Warner Music Group has announced its financial results for the fourth quarter of 2025, which represents the first quarter of its fiscal year 2026. The company reported total revenue of $1.84 billion, reflecting a 7.1% year-on-year increase in constant currency. However, net income decreased to $175 million compared to $241 million in the same quarter of the previous year. Operating income rose by 26.3% to $288 million, while adjusted OIBDA increased by 22% to $463 million.
In conjunction with these results, Warner Music Group has revealed a $200 million increase in its equity commitment to its joint venture with Bain Capital, bringing the total equity commitment to $1.65 billion. This partnership, initiated last year, is focused on acquiring music catalogs and aims to deploy up to $1.2 billion in funds. The increase in investment is anticipated to facilitate further catalog deals as the company capitalizes on its robust pipeline of opportunities.

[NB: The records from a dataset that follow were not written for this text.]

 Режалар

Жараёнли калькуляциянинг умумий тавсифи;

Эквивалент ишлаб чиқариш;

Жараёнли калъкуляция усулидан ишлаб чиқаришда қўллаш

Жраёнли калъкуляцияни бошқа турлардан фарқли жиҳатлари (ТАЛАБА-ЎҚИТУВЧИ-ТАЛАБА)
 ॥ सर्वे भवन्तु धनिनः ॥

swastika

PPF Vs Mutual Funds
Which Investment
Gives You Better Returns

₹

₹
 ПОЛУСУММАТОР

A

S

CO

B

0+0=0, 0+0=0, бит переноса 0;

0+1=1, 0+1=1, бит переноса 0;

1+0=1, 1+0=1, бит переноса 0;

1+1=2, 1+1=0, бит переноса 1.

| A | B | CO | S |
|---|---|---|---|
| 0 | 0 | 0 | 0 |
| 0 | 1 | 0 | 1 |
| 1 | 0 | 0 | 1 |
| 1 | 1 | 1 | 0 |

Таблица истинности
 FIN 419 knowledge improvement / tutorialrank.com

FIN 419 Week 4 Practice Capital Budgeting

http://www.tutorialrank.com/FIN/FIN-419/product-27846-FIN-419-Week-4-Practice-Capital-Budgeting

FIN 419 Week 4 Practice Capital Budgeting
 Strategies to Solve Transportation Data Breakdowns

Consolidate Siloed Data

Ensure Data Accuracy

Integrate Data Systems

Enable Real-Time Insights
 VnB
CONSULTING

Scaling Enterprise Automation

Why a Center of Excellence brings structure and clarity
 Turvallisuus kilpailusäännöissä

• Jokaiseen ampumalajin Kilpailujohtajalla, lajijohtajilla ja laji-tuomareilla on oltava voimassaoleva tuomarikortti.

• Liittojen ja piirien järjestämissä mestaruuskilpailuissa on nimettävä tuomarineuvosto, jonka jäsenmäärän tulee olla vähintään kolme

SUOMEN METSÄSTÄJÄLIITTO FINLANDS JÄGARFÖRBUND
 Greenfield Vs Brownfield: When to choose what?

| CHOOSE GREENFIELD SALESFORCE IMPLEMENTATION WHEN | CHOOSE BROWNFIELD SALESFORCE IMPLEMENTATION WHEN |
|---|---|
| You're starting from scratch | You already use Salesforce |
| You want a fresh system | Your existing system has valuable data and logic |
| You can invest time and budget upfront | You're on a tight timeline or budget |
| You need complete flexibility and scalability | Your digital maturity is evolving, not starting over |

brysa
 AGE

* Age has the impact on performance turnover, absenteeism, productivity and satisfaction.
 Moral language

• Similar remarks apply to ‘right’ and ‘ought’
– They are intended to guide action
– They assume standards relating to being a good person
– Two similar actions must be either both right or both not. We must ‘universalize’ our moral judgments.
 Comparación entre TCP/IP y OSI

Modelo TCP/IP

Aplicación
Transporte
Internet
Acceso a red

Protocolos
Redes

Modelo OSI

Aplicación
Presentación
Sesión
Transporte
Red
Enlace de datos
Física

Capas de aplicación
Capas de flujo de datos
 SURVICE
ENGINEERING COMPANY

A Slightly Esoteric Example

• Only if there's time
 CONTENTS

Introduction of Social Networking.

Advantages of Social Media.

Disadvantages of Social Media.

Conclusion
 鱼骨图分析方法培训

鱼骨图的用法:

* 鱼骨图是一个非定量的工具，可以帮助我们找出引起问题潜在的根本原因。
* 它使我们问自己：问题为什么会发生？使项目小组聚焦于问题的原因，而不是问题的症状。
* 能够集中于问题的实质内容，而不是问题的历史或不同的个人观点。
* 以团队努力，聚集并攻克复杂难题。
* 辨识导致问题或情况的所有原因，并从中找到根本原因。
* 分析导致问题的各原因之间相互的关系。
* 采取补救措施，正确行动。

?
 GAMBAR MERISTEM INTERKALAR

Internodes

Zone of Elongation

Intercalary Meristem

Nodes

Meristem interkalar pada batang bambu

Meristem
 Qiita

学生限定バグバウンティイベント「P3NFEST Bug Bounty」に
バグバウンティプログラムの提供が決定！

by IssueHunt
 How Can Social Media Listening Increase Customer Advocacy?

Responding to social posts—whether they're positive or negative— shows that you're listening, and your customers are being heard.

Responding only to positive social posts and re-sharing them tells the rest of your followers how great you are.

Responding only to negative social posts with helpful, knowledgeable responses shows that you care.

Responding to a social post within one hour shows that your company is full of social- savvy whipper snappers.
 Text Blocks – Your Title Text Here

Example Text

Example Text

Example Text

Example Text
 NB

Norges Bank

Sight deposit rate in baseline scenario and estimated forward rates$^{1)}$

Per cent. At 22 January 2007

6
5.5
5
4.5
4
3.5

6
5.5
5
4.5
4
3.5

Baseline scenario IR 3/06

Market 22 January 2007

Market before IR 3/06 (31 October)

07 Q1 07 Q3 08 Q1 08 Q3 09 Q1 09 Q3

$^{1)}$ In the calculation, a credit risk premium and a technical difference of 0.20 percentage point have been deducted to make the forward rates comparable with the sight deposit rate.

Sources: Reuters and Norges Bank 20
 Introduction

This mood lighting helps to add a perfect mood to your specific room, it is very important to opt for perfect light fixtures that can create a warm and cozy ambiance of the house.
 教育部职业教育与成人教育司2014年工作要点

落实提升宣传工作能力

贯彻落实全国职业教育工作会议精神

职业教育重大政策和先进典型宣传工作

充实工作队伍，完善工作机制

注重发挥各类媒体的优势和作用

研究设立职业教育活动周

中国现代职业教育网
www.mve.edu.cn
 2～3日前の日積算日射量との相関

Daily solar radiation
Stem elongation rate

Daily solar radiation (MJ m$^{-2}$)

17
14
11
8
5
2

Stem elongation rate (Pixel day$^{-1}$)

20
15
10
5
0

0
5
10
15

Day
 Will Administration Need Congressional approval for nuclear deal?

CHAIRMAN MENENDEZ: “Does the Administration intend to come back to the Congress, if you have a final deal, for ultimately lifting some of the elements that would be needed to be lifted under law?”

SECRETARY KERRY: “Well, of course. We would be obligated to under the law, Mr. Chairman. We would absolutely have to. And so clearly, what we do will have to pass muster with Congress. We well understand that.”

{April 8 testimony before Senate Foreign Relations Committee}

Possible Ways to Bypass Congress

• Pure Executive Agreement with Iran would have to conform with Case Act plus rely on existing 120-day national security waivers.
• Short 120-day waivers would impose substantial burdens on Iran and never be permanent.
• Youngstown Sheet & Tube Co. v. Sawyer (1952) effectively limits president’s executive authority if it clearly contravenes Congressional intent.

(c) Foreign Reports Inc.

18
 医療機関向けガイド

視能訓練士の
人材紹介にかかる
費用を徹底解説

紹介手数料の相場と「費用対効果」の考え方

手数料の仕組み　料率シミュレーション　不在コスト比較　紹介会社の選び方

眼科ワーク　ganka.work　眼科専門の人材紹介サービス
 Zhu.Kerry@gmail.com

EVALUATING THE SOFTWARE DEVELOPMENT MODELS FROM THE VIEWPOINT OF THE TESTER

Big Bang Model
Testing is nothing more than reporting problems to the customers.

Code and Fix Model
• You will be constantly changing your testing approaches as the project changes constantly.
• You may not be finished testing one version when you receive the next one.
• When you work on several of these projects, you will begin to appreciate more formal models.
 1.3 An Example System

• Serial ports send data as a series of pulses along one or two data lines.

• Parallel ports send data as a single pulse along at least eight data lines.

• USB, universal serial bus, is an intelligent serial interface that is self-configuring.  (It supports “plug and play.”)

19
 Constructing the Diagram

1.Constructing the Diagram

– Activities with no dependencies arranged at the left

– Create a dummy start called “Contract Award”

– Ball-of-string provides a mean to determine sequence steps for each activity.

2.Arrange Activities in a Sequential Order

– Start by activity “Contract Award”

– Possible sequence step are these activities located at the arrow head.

During the fiscal first quarter, Warner’s Recorded Music segment experienced a revenue increase of 6.6%, driven primarily by growth in digital, artist services, and expanded rights and licensing, despite a decline in physical revenue of 11.1%. Digital revenue grew by 8.6%, with streaming revenue increasing by 9.1%. Subscription revenue saw a significant rise of 10.9%, while ad-supported revenue grew by 3.9%. In terms of music publishing, revenue rose by 9.4%, bolstered by substantial growth in synchronization, performance, and mechanical revenue streams.